TEXT SECTION>
★ ★ ★ ★ ★ ★ ★

Comment 1 Michael Young 2012-07-31 15:31:19 EDT
If you are crashing xen then that is a fault in the base dom0 system, not the guest, as nothing the guest can do should crash the hosting system (most likely in your xen build or the dom0 kernel). However you don't say anything about the base system, so it isn't clear this is a Fedora problem at all.
Comment 2 corasian 2012-07-31 16:09:41 EDT
Roger, the dom0 system is centOS 5.6. However, the reason I think it may be a Fedora bug is that this behavior is not replicated when performing the same task in HVM's running CentOS or Scientific Linux. Also, this is replicated across different builds of xen ranging from xen4.0 to 4.2. Granted, I will try to test it out on a more updated install (OS) maybe even a fedora dom0 to see if it is replicated. Also, I have filed a bug with xen on this issue, just to cover the bases. That being said, you may have a point being that the fedora install in my setup is the only one running a 3.0+ kernel, as both centos and scilinux are not there yet. So this may be kernel level issue, as opposed to a specific distro. I'll test it out. I just find it odd that it happens only when installing/updating the package, and only with fedora, but once everything comes back up afterward, it works just as smoothly as ever (after cleaning up the rest of the transaction).

★ ★ ★ ★ ★ ★ ★

Extend the bug-report thread above about the Xen crash, picking up right after its last sentence.

GIVEN MATERIAL>

★ ★ ★ ★ ★ ★ ★

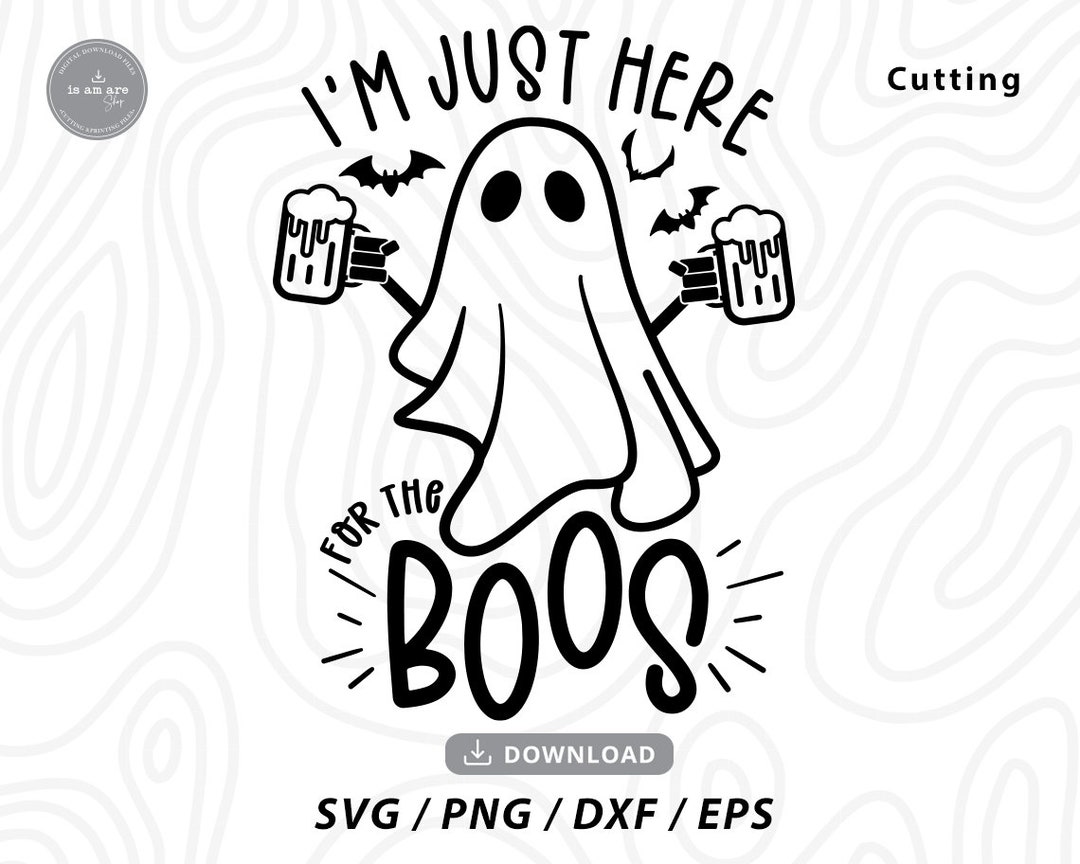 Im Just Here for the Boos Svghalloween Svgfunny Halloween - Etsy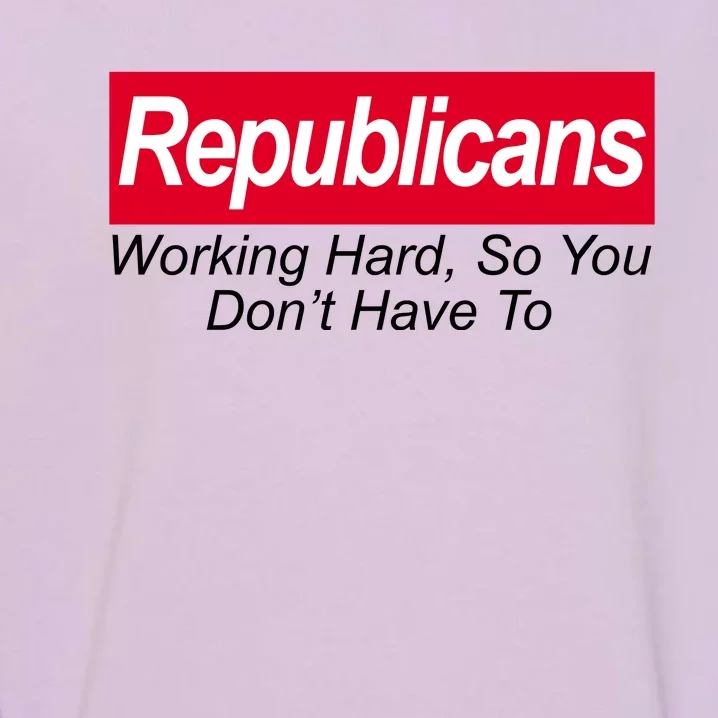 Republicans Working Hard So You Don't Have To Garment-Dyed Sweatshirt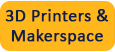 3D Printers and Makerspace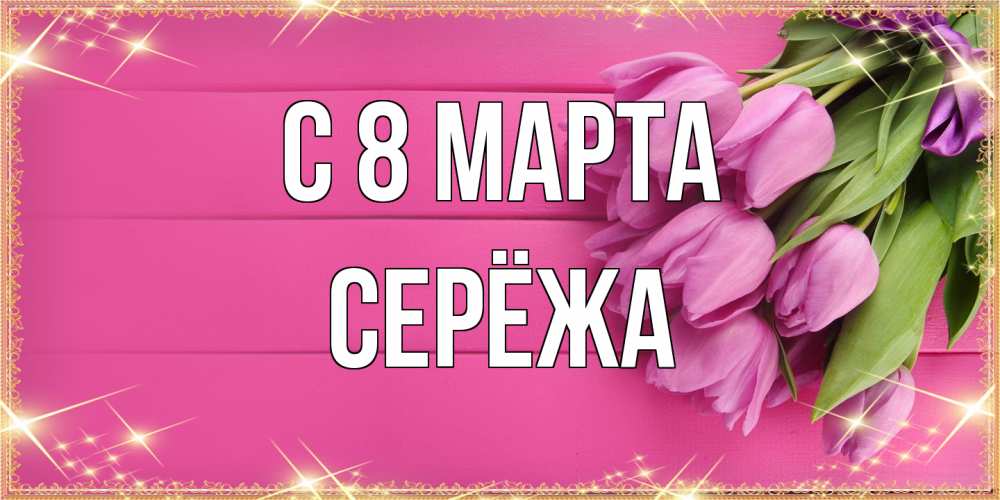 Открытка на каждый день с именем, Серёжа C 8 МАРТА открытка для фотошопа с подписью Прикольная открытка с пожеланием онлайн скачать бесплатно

★ ★ ★ ★ ★ ★ ★

RESPONSE TO THE TASK>
Comment 3 Michael Young 2012-07-31 18:24:53 EDT
(In reply to comment #2)
> Roger, the dom0 system is centOS 5.6. However, the reason I think it may be
> a Fedora bug is that this behavior is not replicated when performing the
> same task in HVM's running CentOS or Scientific Linux.

That doesn't make it a Fedora bug. You are just finding a xen or dom0 bug that is triggered by a Fedora guest but not RHEL clone guests, which might be due to the later kernel or something else in Fedora. I agree you should try to reproduce the bug with a later dom0 kernel as I doubt there would be much interest in a bug that only occurs with an old RHEL dom0 kernel. It might also be worth trying a CentOS 5.8 in case it is a bug that has been found and fixed (there are some svm/HVM fixes listed in the changelog, though they may be for the xen hypervisor shipped with their kernel).
Comment 4 Fedora End Of Life 2013-01-16 10:09:25 EST
This message is a reminder that Fedora 16 is nearing its end of life.
Approximately 4 (four) weeks from now Fedora will stop maintaining
and issuing updates for Fedora 16. It is Fedora's policy to close all
bug reports from releases that are no longer maintained. At that time
this bug will be closed as WONTFIX if it remains open with a Fedora 
'version' of '16'.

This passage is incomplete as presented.